◆ TASK INPUTS
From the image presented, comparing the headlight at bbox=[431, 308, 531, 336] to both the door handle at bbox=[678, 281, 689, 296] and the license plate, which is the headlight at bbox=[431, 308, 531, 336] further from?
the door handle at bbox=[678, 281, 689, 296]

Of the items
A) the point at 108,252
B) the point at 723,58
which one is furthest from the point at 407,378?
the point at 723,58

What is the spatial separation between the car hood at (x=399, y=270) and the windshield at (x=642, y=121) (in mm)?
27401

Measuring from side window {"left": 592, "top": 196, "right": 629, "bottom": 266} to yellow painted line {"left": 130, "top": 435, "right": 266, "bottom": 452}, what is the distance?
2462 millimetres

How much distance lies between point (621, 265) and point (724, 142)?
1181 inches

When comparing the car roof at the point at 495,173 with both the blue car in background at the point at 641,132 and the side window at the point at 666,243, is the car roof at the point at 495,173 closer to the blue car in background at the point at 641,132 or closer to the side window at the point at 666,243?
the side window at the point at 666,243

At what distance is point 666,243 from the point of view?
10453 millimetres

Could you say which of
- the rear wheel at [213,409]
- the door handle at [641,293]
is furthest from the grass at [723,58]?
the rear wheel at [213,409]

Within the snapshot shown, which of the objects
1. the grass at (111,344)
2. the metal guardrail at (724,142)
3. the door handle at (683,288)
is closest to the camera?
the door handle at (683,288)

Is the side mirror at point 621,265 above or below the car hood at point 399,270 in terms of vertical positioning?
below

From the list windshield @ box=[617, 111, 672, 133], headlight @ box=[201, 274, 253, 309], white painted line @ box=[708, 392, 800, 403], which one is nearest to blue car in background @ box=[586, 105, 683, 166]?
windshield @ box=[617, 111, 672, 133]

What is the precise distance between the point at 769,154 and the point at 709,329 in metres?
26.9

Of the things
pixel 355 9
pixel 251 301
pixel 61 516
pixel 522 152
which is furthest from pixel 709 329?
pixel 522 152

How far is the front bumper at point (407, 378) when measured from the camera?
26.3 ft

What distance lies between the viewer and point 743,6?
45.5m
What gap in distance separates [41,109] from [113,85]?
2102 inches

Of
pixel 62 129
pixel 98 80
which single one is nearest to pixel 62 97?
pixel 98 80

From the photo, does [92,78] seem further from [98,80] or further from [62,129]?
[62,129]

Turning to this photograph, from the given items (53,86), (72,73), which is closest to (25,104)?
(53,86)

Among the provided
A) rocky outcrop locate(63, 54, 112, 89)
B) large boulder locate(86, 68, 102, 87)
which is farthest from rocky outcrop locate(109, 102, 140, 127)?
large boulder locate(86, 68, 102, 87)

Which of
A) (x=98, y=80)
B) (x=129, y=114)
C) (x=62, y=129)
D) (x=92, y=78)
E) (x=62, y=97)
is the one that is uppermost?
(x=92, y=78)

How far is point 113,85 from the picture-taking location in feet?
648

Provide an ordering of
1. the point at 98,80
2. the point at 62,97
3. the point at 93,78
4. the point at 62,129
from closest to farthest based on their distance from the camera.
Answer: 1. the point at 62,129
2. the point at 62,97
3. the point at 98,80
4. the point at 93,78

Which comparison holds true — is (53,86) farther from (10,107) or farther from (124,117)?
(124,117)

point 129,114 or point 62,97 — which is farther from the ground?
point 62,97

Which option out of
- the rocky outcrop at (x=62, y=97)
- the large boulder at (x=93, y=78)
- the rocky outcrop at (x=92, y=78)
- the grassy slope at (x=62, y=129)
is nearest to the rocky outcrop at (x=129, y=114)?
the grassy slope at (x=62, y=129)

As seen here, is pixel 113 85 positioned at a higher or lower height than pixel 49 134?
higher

◆ THE PROBLEM
Rewrite all of the items above, replacing "metal guardrail" with "steel barrier" and leaving everything else unchanged.

◆ FINAL RESULT
From the image presented, comparing the headlight at bbox=[431, 308, 531, 336] to both the door handle at bbox=[678, 281, 689, 296] and the license plate, which is the headlight at bbox=[431, 308, 531, 336] further from?
the door handle at bbox=[678, 281, 689, 296]

Of the items
A) the point at 108,252
B) the point at 723,58
which one is furthest from the point at 407,378?
the point at 723,58

What is the spatial separation between the car hood at (x=399, y=270) and the windshield at (x=642, y=121) (in mm)?
27401

Measuring from side window {"left": 592, "top": 196, "right": 629, "bottom": 266} to yellow painted line {"left": 130, "top": 435, "right": 266, "bottom": 452}, what is the distance?
2462 millimetres

How much distance lies between point (621, 265) and point (724, 142)?
1181 inches

When comparing the car roof at the point at 495,173 with both the blue car in background at the point at 641,132 and the side window at the point at 666,243, is the car roof at the point at 495,173 closer to the blue car in background at the point at 641,132 or closer to the side window at the point at 666,243?
the side window at the point at 666,243

At what distance is point 666,243 from the point of view?
10453 millimetres

Could you say which of
- the rear wheel at [213,409]
- the door handle at [641,293]
is furthest from the grass at [723,58]?
the rear wheel at [213,409]

Within the snapshot shown, which of the objects
1. the grass at (111,344)
2. the steel barrier at (724,142)
3. the door handle at (683,288)
is closest to the camera?
the door handle at (683,288)

Is the side mirror at point 621,265 above or below the car hood at point 399,270 in terms of vertical positioning?
below

From the list windshield @ box=[617, 111, 672, 133], headlight @ box=[201, 274, 253, 309], white painted line @ box=[708, 392, 800, 403], which one is nearest to blue car in background @ box=[586, 105, 683, 166]?
windshield @ box=[617, 111, 672, 133]

What is the precise distance between the point at 769,154 and the point at 709,329 in metres?
26.9

Of the things
pixel 355 9
pixel 251 301
pixel 61 516
pixel 522 152
which is furthest from pixel 709 329?
pixel 522 152

How far is the front bumper at point (407, 378) when measured from the camera?
26.3 ft

What distance lies between the viewer and point 743,6?
45.5m
What gap in distance separates [41,109] from [113,85]?
2102 inches

Of
pixel 62 129
pixel 98 80
which single one is nearest to pixel 62 97?
pixel 98 80

From the photo, does [92,78] seem further from [98,80] or further from [62,129]?
[62,129]

Turning to this photograph, from the given items (53,86), (72,73), which is closest to (25,104)?
(53,86)

Among the provided
A) rocky outcrop locate(63, 54, 112, 89)
B) large boulder locate(86, 68, 102, 87)
which is farthest from rocky outcrop locate(109, 102, 140, 127)?
large boulder locate(86, 68, 102, 87)

Which of
A) (x=98, y=80)
B) (x=129, y=114)
C) (x=62, y=129)
D) (x=92, y=78)
E) (x=62, y=97)
is the one that is uppermost?
(x=92, y=78)

How far is point 113,85 from the picture-taking location in feet?
648

Provide an ordering of
1. the point at 98,80
2. the point at 62,97
3. the point at 93,78
4. the point at 62,129
from closest to farthest based on their distance from the camera.
Answer: 1. the point at 62,129
2. the point at 62,97
3. the point at 98,80
4. the point at 93,78

Which comparison holds true — is (53,86) farther from (10,107) or farther from (124,117)?
(124,117)

point 129,114 or point 62,97 — which is farther from the ground?
point 62,97

Which option out of
- the rocky outcrop at (x=62, y=97)
- the large boulder at (x=93, y=78)
- the rocky outcrop at (x=92, y=78)
- the grassy slope at (x=62, y=129)
is nearest to the rocky outcrop at (x=129, y=114)?
the grassy slope at (x=62, y=129)

As seen here, is pixel 113 85 positioned at a higher or lower height than pixel 49 134?
higher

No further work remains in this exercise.